In Fla. Hosp. Med. Servs., LLC v. Newsholme, 255 So. 3d 348 (Fla. 4th DCA 2018), the Fourth District found that the trial court applied the wrong standard in allowing plaintiffs to amend their complaint to add a claim for punitive damages. Specifically, the trial court “failed to adequately consider whether the proffer was sufficient to establish a reasonable evidentiary basis for recovery of punitive damages, and simply accepted Plaintiffs’ allegations as true, as it did in Bistline.” Id. at 350–51. The Court reversed the order allowing punitive damages to be pled. Id.

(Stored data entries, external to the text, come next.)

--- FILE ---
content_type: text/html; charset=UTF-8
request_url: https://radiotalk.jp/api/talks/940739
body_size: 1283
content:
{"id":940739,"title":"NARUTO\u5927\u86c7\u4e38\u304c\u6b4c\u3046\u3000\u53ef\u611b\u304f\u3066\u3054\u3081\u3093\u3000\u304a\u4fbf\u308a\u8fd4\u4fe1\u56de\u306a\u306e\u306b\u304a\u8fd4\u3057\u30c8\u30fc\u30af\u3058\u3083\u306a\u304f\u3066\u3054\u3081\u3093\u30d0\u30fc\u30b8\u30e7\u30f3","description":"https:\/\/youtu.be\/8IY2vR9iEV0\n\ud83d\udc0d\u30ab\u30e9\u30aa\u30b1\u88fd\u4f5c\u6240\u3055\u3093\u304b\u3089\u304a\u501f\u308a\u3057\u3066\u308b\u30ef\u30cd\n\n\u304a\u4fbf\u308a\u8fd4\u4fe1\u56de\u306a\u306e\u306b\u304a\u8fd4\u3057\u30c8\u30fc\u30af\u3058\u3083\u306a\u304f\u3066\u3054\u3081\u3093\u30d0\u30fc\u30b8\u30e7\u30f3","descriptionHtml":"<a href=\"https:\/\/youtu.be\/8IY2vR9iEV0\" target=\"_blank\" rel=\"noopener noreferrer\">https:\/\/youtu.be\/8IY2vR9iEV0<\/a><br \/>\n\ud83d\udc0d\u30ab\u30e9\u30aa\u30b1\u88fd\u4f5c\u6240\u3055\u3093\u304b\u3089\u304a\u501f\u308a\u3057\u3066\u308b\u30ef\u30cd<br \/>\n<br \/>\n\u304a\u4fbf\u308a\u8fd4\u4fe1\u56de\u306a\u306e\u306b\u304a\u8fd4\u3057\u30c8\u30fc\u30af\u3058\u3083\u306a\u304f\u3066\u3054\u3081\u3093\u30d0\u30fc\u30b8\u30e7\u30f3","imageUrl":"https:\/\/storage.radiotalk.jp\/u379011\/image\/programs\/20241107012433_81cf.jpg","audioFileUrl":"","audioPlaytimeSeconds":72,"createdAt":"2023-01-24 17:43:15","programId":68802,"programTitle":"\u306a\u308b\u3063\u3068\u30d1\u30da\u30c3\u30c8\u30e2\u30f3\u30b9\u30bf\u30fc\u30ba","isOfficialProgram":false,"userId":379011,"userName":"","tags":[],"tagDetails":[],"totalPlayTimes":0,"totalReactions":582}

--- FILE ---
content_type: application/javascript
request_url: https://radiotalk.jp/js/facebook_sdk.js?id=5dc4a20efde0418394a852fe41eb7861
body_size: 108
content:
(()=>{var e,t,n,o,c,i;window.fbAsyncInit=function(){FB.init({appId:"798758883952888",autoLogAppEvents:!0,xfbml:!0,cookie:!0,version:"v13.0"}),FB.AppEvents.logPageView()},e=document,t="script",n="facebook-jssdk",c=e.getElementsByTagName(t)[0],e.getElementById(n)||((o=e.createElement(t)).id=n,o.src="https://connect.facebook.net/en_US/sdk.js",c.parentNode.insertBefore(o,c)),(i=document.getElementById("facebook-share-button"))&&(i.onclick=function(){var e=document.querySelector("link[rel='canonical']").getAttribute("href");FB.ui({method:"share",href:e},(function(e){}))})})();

Expanding on its prior precedent on punitive damages, in KIS Grp., LLC v. Moquin, 263 So. 3d 63, 66 (Fla. 4th DCA 2019), the Fourth District held that the analysis required on a motion for summary judgment cannot be substituted for the analysis required under Fla. Stat. § 768.72, which as quoted above, “necessarily requires the court to weigh the evidence and act as a factfinder.”